Instruções: Diga se cada afirmação abaixo está de acordo com o trecho sobre a reconvenção da reconvenção e responda sim ou não, citando literalmente as palavras do trecho que decidem a questão. 1. A lei proíbe a reconvenção da reconvenção. 2. O art. 316 do CPC/1973 corresponde hoje ao §1º do art. 343. 3. Segundo a lição de Gajardoni, Dellore, Roque e Oliveira Jr., a reconvenção da reconvenção também é possível na reconvenção da ação monitória.
═════ Trecho ═════
17) A esse respeito, ensina Antônio Pereira Gaio Júnior :
Ressalte-se que a lei não proíbe e a doutrina admite como viável a reconvenção da reconvenção.
Os argumentos contrários se situam no campo em que o autor poderia fazer o pedido com a propositura da ação ou ainda sob a égide do CPC/1973, afirmava-se que o art. 316 (hoje, §1º do art. 343) falava em contestação do reconvindo e não em resposta do mesmo (locução esta alterado pelo CPC/2015); e mesmo que caberia ao autor construir outra relação processual.
Já os argumentos que militam no campo favorável apontam que nenhum dano poderá causar, posto que o autor é quem sabe o momento de conveniência e oportunidade para elencar outro pedido.
(...)
De fato, no âmbito do CPC/2015, assim como já afirmávamos acerca do CPC revogado, não encontramos qualquer óbice a que se possa realizar a reconventio reconventionis, logicamente, desde que se preencham os requisitos inerentes à espécie e que a nova reconvenção tenha surgido à vista de um novato material fático acarreado pelo reconvinte em sede de reconvenção.
Certamente, a própria boa fé processual e a legítima paridade de armas entre as partes, aliás, muito bem consagradas nos arts. 5º e 7º do CPC, dão o efetivo sustento à presente possibilidade. (GAIO JÚNIOR, Antônio Pereira. Instituições de Direito Processual Civil. Salvador: JusPodivm, 2020. p. 441/442).
18) Igualmente no mesmo sentido, confira-se a lição de Fernando daFonseca Gajardoni , Luiz Dellore , André Vasconcelos Roque e Zulmar Oliveira Jr. :
5.2. A intimação do autor é para resposta, de modo que ele poderá, em tese, apresentar reconvenção da reconvenção, desde que a reconvenção anterior tenha trazido novos fatos que ensejaram a possibilidade de uma segunda reconvenção, que também deverá atender os requisitos legais . Tal não será possível, entretanto, na reconvenção da ação monitória, em virtude da vedação do art. 702, §6º. (GAJARDONI, Fernando da Fonseca; DELLORE, Luiz; ROQUE, André Vasconcelos; OLIVEIRA JR., Zulmar. Processo de conhecimento e cumprimento de sentença: comentários ao CPC de 2015. São Paulo: Método, 2018. p. 143).
═════ Material fornecido ═════
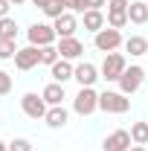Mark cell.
<instances>
[{"mask_svg": "<svg viewBox=\"0 0 148 151\" xmlns=\"http://www.w3.org/2000/svg\"><path fill=\"white\" fill-rule=\"evenodd\" d=\"M99 111L105 113H128L131 111V99L119 90H105L99 93Z\"/></svg>", "mask_w": 148, "mask_h": 151, "instance_id": "cell-1", "label": "cell"}, {"mask_svg": "<svg viewBox=\"0 0 148 151\" xmlns=\"http://www.w3.org/2000/svg\"><path fill=\"white\" fill-rule=\"evenodd\" d=\"M125 55L122 52H108L105 55V61H102V67H99V73H102V78L105 81H119L122 78V73H125Z\"/></svg>", "mask_w": 148, "mask_h": 151, "instance_id": "cell-2", "label": "cell"}, {"mask_svg": "<svg viewBox=\"0 0 148 151\" xmlns=\"http://www.w3.org/2000/svg\"><path fill=\"white\" fill-rule=\"evenodd\" d=\"M119 44H122V32L119 29H113V26H105V29H99L96 35H93V47L99 50V52H113V50H119Z\"/></svg>", "mask_w": 148, "mask_h": 151, "instance_id": "cell-3", "label": "cell"}, {"mask_svg": "<svg viewBox=\"0 0 148 151\" xmlns=\"http://www.w3.org/2000/svg\"><path fill=\"white\" fill-rule=\"evenodd\" d=\"M142 81H145V70L139 64H131V67H125V73L119 78V93H125V96L137 93L142 87Z\"/></svg>", "mask_w": 148, "mask_h": 151, "instance_id": "cell-4", "label": "cell"}, {"mask_svg": "<svg viewBox=\"0 0 148 151\" xmlns=\"http://www.w3.org/2000/svg\"><path fill=\"white\" fill-rule=\"evenodd\" d=\"M73 111L78 116H90L93 111H99V93L93 90V87H81L73 99Z\"/></svg>", "mask_w": 148, "mask_h": 151, "instance_id": "cell-5", "label": "cell"}, {"mask_svg": "<svg viewBox=\"0 0 148 151\" xmlns=\"http://www.w3.org/2000/svg\"><path fill=\"white\" fill-rule=\"evenodd\" d=\"M26 35H29V44L32 47H50V44H55V38H58L52 23H32L26 29Z\"/></svg>", "mask_w": 148, "mask_h": 151, "instance_id": "cell-6", "label": "cell"}, {"mask_svg": "<svg viewBox=\"0 0 148 151\" xmlns=\"http://www.w3.org/2000/svg\"><path fill=\"white\" fill-rule=\"evenodd\" d=\"M128 6L131 0H108V26L113 29H122V26H128Z\"/></svg>", "mask_w": 148, "mask_h": 151, "instance_id": "cell-7", "label": "cell"}, {"mask_svg": "<svg viewBox=\"0 0 148 151\" xmlns=\"http://www.w3.org/2000/svg\"><path fill=\"white\" fill-rule=\"evenodd\" d=\"M20 108H23V113H26L29 119H44L47 111H50V105L44 102V96H38V93H23Z\"/></svg>", "mask_w": 148, "mask_h": 151, "instance_id": "cell-8", "label": "cell"}, {"mask_svg": "<svg viewBox=\"0 0 148 151\" xmlns=\"http://www.w3.org/2000/svg\"><path fill=\"white\" fill-rule=\"evenodd\" d=\"M73 78L78 81V87H93V84H96V78H102V73H99V67H96V64L81 61V64H75Z\"/></svg>", "mask_w": 148, "mask_h": 151, "instance_id": "cell-9", "label": "cell"}, {"mask_svg": "<svg viewBox=\"0 0 148 151\" xmlns=\"http://www.w3.org/2000/svg\"><path fill=\"white\" fill-rule=\"evenodd\" d=\"M41 64V47H23V50H18V55H15V67L18 70H32V67H38Z\"/></svg>", "mask_w": 148, "mask_h": 151, "instance_id": "cell-10", "label": "cell"}, {"mask_svg": "<svg viewBox=\"0 0 148 151\" xmlns=\"http://www.w3.org/2000/svg\"><path fill=\"white\" fill-rule=\"evenodd\" d=\"M131 145H134V139H131V131H113L111 137H105V145L102 148L105 151H131Z\"/></svg>", "mask_w": 148, "mask_h": 151, "instance_id": "cell-11", "label": "cell"}, {"mask_svg": "<svg viewBox=\"0 0 148 151\" xmlns=\"http://www.w3.org/2000/svg\"><path fill=\"white\" fill-rule=\"evenodd\" d=\"M52 26H55V35H58V38H73L75 29H78V20H75L73 12H64L61 18L52 20Z\"/></svg>", "mask_w": 148, "mask_h": 151, "instance_id": "cell-12", "label": "cell"}, {"mask_svg": "<svg viewBox=\"0 0 148 151\" xmlns=\"http://www.w3.org/2000/svg\"><path fill=\"white\" fill-rule=\"evenodd\" d=\"M58 52H61V58H67V61H75V58H81V52H84V44L78 41V38H61L58 41Z\"/></svg>", "mask_w": 148, "mask_h": 151, "instance_id": "cell-13", "label": "cell"}, {"mask_svg": "<svg viewBox=\"0 0 148 151\" xmlns=\"http://www.w3.org/2000/svg\"><path fill=\"white\" fill-rule=\"evenodd\" d=\"M81 23H84V29L87 32H99V29H105V23H108V18L102 15V9H87L84 15H81Z\"/></svg>", "mask_w": 148, "mask_h": 151, "instance_id": "cell-14", "label": "cell"}, {"mask_svg": "<svg viewBox=\"0 0 148 151\" xmlns=\"http://www.w3.org/2000/svg\"><path fill=\"white\" fill-rule=\"evenodd\" d=\"M75 73V67L67 61V58H58L55 64L50 67V76H52V81H58V84H64V81H70Z\"/></svg>", "mask_w": 148, "mask_h": 151, "instance_id": "cell-15", "label": "cell"}, {"mask_svg": "<svg viewBox=\"0 0 148 151\" xmlns=\"http://www.w3.org/2000/svg\"><path fill=\"white\" fill-rule=\"evenodd\" d=\"M128 20H131V23H137V26L148 23V0H131V6H128Z\"/></svg>", "mask_w": 148, "mask_h": 151, "instance_id": "cell-16", "label": "cell"}, {"mask_svg": "<svg viewBox=\"0 0 148 151\" xmlns=\"http://www.w3.org/2000/svg\"><path fill=\"white\" fill-rule=\"evenodd\" d=\"M67 119H70V113H67V108H64V105L50 108V111H47V116H44V122H47L50 128H64V125H67Z\"/></svg>", "mask_w": 148, "mask_h": 151, "instance_id": "cell-17", "label": "cell"}, {"mask_svg": "<svg viewBox=\"0 0 148 151\" xmlns=\"http://www.w3.org/2000/svg\"><path fill=\"white\" fill-rule=\"evenodd\" d=\"M41 96H44V102H47L50 108H55V105H61V102H64V84L52 81V84H47V87L41 90Z\"/></svg>", "mask_w": 148, "mask_h": 151, "instance_id": "cell-18", "label": "cell"}, {"mask_svg": "<svg viewBox=\"0 0 148 151\" xmlns=\"http://www.w3.org/2000/svg\"><path fill=\"white\" fill-rule=\"evenodd\" d=\"M125 52H131L134 58L145 55V52H148V38H142V35H131L128 41H125Z\"/></svg>", "mask_w": 148, "mask_h": 151, "instance_id": "cell-19", "label": "cell"}, {"mask_svg": "<svg viewBox=\"0 0 148 151\" xmlns=\"http://www.w3.org/2000/svg\"><path fill=\"white\" fill-rule=\"evenodd\" d=\"M131 139H134V145H145L148 142V122H134L131 125Z\"/></svg>", "mask_w": 148, "mask_h": 151, "instance_id": "cell-20", "label": "cell"}, {"mask_svg": "<svg viewBox=\"0 0 148 151\" xmlns=\"http://www.w3.org/2000/svg\"><path fill=\"white\" fill-rule=\"evenodd\" d=\"M0 38L18 41V23H15L12 18H0Z\"/></svg>", "mask_w": 148, "mask_h": 151, "instance_id": "cell-21", "label": "cell"}, {"mask_svg": "<svg viewBox=\"0 0 148 151\" xmlns=\"http://www.w3.org/2000/svg\"><path fill=\"white\" fill-rule=\"evenodd\" d=\"M58 58H61V52H58V47H41V64H47V67H52Z\"/></svg>", "mask_w": 148, "mask_h": 151, "instance_id": "cell-22", "label": "cell"}, {"mask_svg": "<svg viewBox=\"0 0 148 151\" xmlns=\"http://www.w3.org/2000/svg\"><path fill=\"white\" fill-rule=\"evenodd\" d=\"M18 55V47H15V41H6V38H0V61H9V58Z\"/></svg>", "mask_w": 148, "mask_h": 151, "instance_id": "cell-23", "label": "cell"}, {"mask_svg": "<svg viewBox=\"0 0 148 151\" xmlns=\"http://www.w3.org/2000/svg\"><path fill=\"white\" fill-rule=\"evenodd\" d=\"M64 12H67V9H64V3H61V0H50V3L44 6V15H47V18H52V20L61 18Z\"/></svg>", "mask_w": 148, "mask_h": 151, "instance_id": "cell-24", "label": "cell"}, {"mask_svg": "<svg viewBox=\"0 0 148 151\" xmlns=\"http://www.w3.org/2000/svg\"><path fill=\"white\" fill-rule=\"evenodd\" d=\"M9 151H32V142H29V139H23V137H18V139H12V142H9Z\"/></svg>", "mask_w": 148, "mask_h": 151, "instance_id": "cell-25", "label": "cell"}, {"mask_svg": "<svg viewBox=\"0 0 148 151\" xmlns=\"http://www.w3.org/2000/svg\"><path fill=\"white\" fill-rule=\"evenodd\" d=\"M12 93V76L6 73V70H0V96Z\"/></svg>", "mask_w": 148, "mask_h": 151, "instance_id": "cell-26", "label": "cell"}, {"mask_svg": "<svg viewBox=\"0 0 148 151\" xmlns=\"http://www.w3.org/2000/svg\"><path fill=\"white\" fill-rule=\"evenodd\" d=\"M9 6H12L9 0H0V18H9Z\"/></svg>", "mask_w": 148, "mask_h": 151, "instance_id": "cell-27", "label": "cell"}, {"mask_svg": "<svg viewBox=\"0 0 148 151\" xmlns=\"http://www.w3.org/2000/svg\"><path fill=\"white\" fill-rule=\"evenodd\" d=\"M84 3H87V9H102L108 0H84Z\"/></svg>", "mask_w": 148, "mask_h": 151, "instance_id": "cell-28", "label": "cell"}, {"mask_svg": "<svg viewBox=\"0 0 148 151\" xmlns=\"http://www.w3.org/2000/svg\"><path fill=\"white\" fill-rule=\"evenodd\" d=\"M61 3H64V9H67V12H75V0H61Z\"/></svg>", "mask_w": 148, "mask_h": 151, "instance_id": "cell-29", "label": "cell"}, {"mask_svg": "<svg viewBox=\"0 0 148 151\" xmlns=\"http://www.w3.org/2000/svg\"><path fill=\"white\" fill-rule=\"evenodd\" d=\"M32 3H35V6H41V9H44V6H47L50 0H32Z\"/></svg>", "mask_w": 148, "mask_h": 151, "instance_id": "cell-30", "label": "cell"}, {"mask_svg": "<svg viewBox=\"0 0 148 151\" xmlns=\"http://www.w3.org/2000/svg\"><path fill=\"white\" fill-rule=\"evenodd\" d=\"M131 151H148L145 145H131Z\"/></svg>", "mask_w": 148, "mask_h": 151, "instance_id": "cell-31", "label": "cell"}, {"mask_svg": "<svg viewBox=\"0 0 148 151\" xmlns=\"http://www.w3.org/2000/svg\"><path fill=\"white\" fill-rule=\"evenodd\" d=\"M0 151H9V142H3V139H0Z\"/></svg>", "mask_w": 148, "mask_h": 151, "instance_id": "cell-32", "label": "cell"}, {"mask_svg": "<svg viewBox=\"0 0 148 151\" xmlns=\"http://www.w3.org/2000/svg\"><path fill=\"white\" fill-rule=\"evenodd\" d=\"M9 3H15V6H23V3H26V0H9Z\"/></svg>", "mask_w": 148, "mask_h": 151, "instance_id": "cell-33", "label": "cell"}]
</instances>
═════
Resposta esperada:
1. Não: "Ressalte-se que a lei não proíbe e a doutrina admite como viável a reconvenção da reconvenção."
2. Sim: "o art. 316 (hoje, §1º do art. 343)"
3. Não: "Tal não será possível, entretanto, na reconvenção da ação monitória, em virtude da vedação do art. 702, §6º."